Ackerman, a local philanthropist who kept professional baseball alive and thriving in Charleston when he owned the Charleston White Sox from 1959-61, had the opportunity but declined the chance to purchase the Chicago White Sox in the early 1960s. He died in 1999.
Kimbrell, a former standout pitcher at Wando High who lettered four times at Clemson from 1988-91, had a career record of 17-1 with a 3.63 ERA, including a perfect 11-0 mark as a senior with the Tigers.
He continues to hold the Clemson record for career winning percentage at 94.4 percent. Kimbrell played on teams that won Atlantic Coast Conference regular-season titles in 1988 and '91, the '89 and '91 ACC Tournaments. He also started a game in the '91 College World Series.

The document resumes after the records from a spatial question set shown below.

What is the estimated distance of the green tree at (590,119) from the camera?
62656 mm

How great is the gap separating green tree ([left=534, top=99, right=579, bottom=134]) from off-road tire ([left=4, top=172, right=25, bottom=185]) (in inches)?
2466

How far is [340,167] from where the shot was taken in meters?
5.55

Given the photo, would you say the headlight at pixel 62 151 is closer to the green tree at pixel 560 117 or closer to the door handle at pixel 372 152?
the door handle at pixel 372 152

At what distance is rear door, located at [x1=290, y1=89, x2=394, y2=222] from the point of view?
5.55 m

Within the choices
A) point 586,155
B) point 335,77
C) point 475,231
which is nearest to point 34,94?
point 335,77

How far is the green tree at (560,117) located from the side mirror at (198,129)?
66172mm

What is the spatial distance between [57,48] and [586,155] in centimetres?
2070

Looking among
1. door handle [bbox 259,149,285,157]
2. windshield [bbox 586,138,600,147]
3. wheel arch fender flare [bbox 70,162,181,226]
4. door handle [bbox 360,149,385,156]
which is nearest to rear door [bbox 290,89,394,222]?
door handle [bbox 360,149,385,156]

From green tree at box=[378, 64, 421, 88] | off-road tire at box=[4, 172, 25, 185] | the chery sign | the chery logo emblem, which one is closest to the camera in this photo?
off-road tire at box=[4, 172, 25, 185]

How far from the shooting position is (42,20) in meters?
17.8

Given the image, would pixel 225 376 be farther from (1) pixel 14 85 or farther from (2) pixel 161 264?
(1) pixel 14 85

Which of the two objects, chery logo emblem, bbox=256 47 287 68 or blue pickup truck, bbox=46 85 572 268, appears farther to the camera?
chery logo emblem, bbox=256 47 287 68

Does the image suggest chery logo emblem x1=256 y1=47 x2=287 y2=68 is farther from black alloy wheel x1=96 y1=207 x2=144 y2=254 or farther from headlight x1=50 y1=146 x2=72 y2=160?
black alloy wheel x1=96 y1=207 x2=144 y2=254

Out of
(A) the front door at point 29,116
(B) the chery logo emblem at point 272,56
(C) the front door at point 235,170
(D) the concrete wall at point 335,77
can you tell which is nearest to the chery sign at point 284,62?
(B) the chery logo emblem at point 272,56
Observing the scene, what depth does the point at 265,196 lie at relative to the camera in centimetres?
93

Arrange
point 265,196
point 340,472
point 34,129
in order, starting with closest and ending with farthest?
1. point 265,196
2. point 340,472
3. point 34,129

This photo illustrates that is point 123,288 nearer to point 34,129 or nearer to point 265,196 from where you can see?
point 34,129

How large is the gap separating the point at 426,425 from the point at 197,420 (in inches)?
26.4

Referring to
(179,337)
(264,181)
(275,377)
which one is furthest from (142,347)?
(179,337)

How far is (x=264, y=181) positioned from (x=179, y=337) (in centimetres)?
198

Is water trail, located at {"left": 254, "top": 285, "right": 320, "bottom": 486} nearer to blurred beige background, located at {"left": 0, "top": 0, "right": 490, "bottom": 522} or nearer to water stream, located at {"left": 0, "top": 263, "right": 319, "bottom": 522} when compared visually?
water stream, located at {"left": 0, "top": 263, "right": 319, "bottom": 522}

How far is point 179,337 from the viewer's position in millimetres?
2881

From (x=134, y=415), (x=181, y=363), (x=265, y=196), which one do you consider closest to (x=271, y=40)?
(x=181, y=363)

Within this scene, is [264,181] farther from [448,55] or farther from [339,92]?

An advisory committee consisting of knowledgeable and local volunteers was created to come up with nine names as potential nominees. Voting was conducted by the fans of the RiverDogs through an official ballot that appeared at the ball park and online.
The Charleston Baseball Hall of Fame is coordinated and operated by the RiverDogs.
The Hall of Fame is located inside Joseph P. Riley, Jr. Park.